Lo recogen los investigadores Colette y Jean-Claude Rabaté en Miguel de Unamuno (1864-1936). Convencer hasta la muerte (Galaxia Gutenberg), una edición corregida y aumentada de su biografía del escritor publicada en 2009. Son también responsables ellos de una nueva edición de El resentimiento trágico de la vida. Notas sobre la revolución y la guerra civil, el último escrito del autor, redactado a lo largo de las primeras semanas de la Guerra civil, un relato derrotado y pesimista. El Unamuno que dibujan los autores es, en 1936, uno dominado por la confusión y desesperanza. Pasados los setenta, y con unos achaques que no hacen más que multiplicarse, todavía se levanta fieramente, en prensa y allí donde le dejan, contra la convulsión nacional. En un viaje a Londres en los primeros meses del año, cuentan los Rabaté, "expresa claramente su divorcio con la juventud, patente desde su regreso del destierro". Se encuentra "perdido" ante "las juventudes profesionales, radicalsocialistas, socialistas, católicas, republicanas". Teme no comprender del todo los parámetros de la nueva política que se enciende ante sus ojos. 
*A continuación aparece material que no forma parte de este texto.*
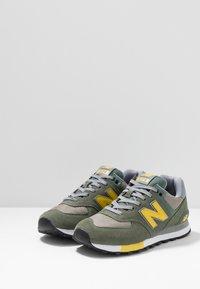 New Balance - ML574 - Trainers - green - 2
Porque es lo que ve: incendio. En febrero del 36, el que será su último año de vida, dice temer ya "la batalla de la guerra civil" y poco después habla de la "masa que sigue a los energúmenos de ambos lados, que predican y encienden la guerra civil". "El español ha confundido el gesto con el esfuerzo", critica. "Unos saludan así [Unamuno levanta el puño en alto] y otros saludan así [levantando el brazo en el saludo fascista]. Y España se hunde". Para entonces, su esperanza en la República, a la que apoyó —entre otras cosas, por sus fuertes ideas antimonárquicas—, se ha esfumado. "En cuanto a lo de republicano", escribe, "hace cinco años que cada vez sé menos lo que quiere decir eso. Antes sabía que no sabía yo qué quiere decir eso; pero ahora sé más, y es que tampoco lo saben los que más de ello hablan. Y como no sé qué pueda ser eso del Gobierno nacional republicano, me abstengo de opinar sobre él". Su animadversión declarada contra Manuel Azaña, desde luego, no ayuda. 

La adhesión al golpe

Pero hasta la proclamación del golpe, Unamuno no había sido especialmente amable, al menos públicamente, con los que acabarían formando el bando sublevado. Su posición era, de luego, pretendidamente neutral: "La barbarie contrarrevolucionaria", defendía en el periódico Ahora, "no es menor ni mejor barbarie que la otra, y a la inversa. Es la misma barbarie". Pero tampoco dudaba en criticar abiertamente a los falangistas, que serían uno de los pilares de la futura ofensiva franquista: "Esta Juventud de Falange Española, la del yugo, no ha de hacer locuras, sino tonterías y mentecatadas, que es muy otra cosa. Necedades futuristas", sentenciaba, con su lenguaje habitual. Por eso sorprende particularmente a los biógrafos su apoyo sin dobleces al levantamiento contra el Gobierno, lejos de toda neutralidad: "Da señales claras de conformidad con la causa de los rebeldes", escriben, "actitud poco compatible con sus declaraciones permanentes de individualismo y sus frecuentes negativas a dejarse encasillar".

 

Las "señales" van más allá de las palabras. Cuando, el 19 de julio, el capitán José Barros Manzanares proclama el estado de guerra en la plaza, allí estará Unamuno, en la terraza del café Novelty, su local de referencia. Esa misma mañana, los soldados han abierto fuego contra los civiles que han contestado al pronunciamiento con proclamas republicanas: han asesinado a cuatro hombres y una niña. Ese mismo día, han detenido a varios amigos suyos, a Casto Prieto Carrasco, el alcalde; a Primitivo Santa Cecilia, concejal socialista; a José Andrés y Manso, diputado. Pero él está ahí, y también estará al día siguiente en una recepción por parte del comandante Francisco del Valle, sublevado, en la casa consistorial. Y está también en la lista del nuevo Concejo municipal, publicada el 24 de julio. Y en el Pleno del Ayuntamiento al día siguiente, donde describe el golpe, según narran los biógrafos, como "un elemento de continuidad" a la República, que reestablecerá el orden y abrirá los ojos del pueblo envenenado por "las más disparatadas doctrinas". 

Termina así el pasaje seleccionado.